The exercise: Could you arrange the data below as a numbered list with blank lines left out, starting with the line containing "Looking at this" and going on through the end of the data?

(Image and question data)
########################################

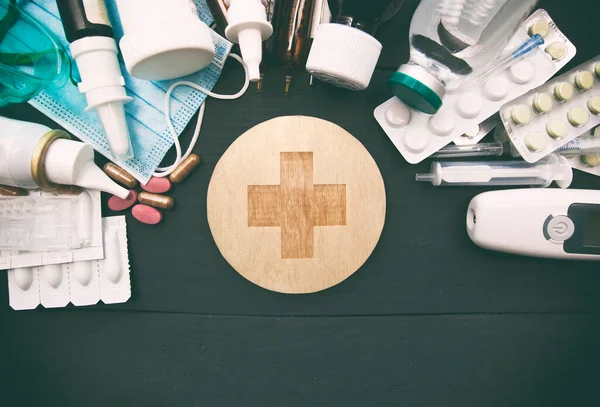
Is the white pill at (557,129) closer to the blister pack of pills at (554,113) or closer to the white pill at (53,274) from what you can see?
the blister pack of pills at (554,113)

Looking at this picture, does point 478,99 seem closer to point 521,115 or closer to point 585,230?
point 521,115

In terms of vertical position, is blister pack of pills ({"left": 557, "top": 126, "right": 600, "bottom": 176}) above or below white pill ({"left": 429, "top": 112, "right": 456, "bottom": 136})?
below

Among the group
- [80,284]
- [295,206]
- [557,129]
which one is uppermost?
[557,129]

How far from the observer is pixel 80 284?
62 centimetres

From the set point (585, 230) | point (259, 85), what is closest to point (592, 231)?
point (585, 230)

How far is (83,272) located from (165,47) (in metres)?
0.36

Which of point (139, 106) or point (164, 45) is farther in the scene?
point (139, 106)

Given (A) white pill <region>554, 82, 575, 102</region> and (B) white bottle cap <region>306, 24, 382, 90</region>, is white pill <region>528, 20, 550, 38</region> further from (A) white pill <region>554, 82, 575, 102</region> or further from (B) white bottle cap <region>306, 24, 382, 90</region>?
(B) white bottle cap <region>306, 24, 382, 90</region>

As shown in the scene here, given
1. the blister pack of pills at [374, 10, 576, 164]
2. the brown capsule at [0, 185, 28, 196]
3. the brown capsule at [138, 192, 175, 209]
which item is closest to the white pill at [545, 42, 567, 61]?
the blister pack of pills at [374, 10, 576, 164]

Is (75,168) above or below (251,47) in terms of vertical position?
below

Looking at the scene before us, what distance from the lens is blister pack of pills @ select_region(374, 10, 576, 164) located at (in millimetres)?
588

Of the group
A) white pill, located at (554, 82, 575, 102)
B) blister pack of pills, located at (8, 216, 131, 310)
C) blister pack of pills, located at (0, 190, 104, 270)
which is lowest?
blister pack of pills, located at (8, 216, 131, 310)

########################################

Correct response:
1. Looking at this picture, does point 478,99 seem closer to point 521,115 or closer to point 585,230?
2. point 521,115
3. In terms of vertical position, is blister pack of pills ({"left": 557, "top": 126, "right": 600, "bottom": 176}) above or below white pill ({"left": 429, "top": 112, "right": 456, "bottom": 136})?
4. below
5. Among the group
6. - [80,284]
7. - [295,206]
8. - [557,129]
9. which one is uppermost?
10. [557,129]
11. How far from the observer is pixel 80 284?
12. 62 centimetres
13. From the set point (585, 230) | point (259, 85), what is closest to point (592, 231)?
14. point (585, 230)
15. How far is (83,272) located from (165,47) (in metres)?
16. 0.36
17. Which of point (139, 106) or point (164, 45) is farther in the scene?
18. point (139, 106)
19. Given (A) white pill <region>554, 82, 575, 102</region> and (B) white bottle cap <region>306, 24, 382, 90</region>, is white pill <region>528, 20, 550, 38</region> further from (A) white pill <region>554, 82, 575, 102</region> or further from (B) white bottle cap <region>306, 24, 382, 90</region>?
20. (B) white bottle cap <region>306, 24, 382, 90</region>
21. As shown in the scene here, given
22. 1. the blister pack of pills at [374, 10, 576, 164]
23. 2. the brown capsule at [0, 185, 28, 196]
24. 3. the brown capsule at [138, 192, 175, 209]
25. which item is closest to the white pill at [545, 42, 567, 61]?
26. the blister pack of pills at [374, 10, 576, 164]
27. Is (75,168) above or below (251,47) in terms of vertical position?
28. below
29. Looking at the scene before us, what distance from the lens is blister pack of pills @ select_region(374, 10, 576, 164) located at (in millimetres)?
30. 588
31. Of the group
32. A) white pill, located at (554, 82, 575, 102)
33. B) blister pack of pills, located at (8, 216, 131, 310)
34. C) blister pack of pills, located at (0, 190, 104, 270)
35. which is lowest?
36. blister pack of pills, located at (8, 216, 131, 310)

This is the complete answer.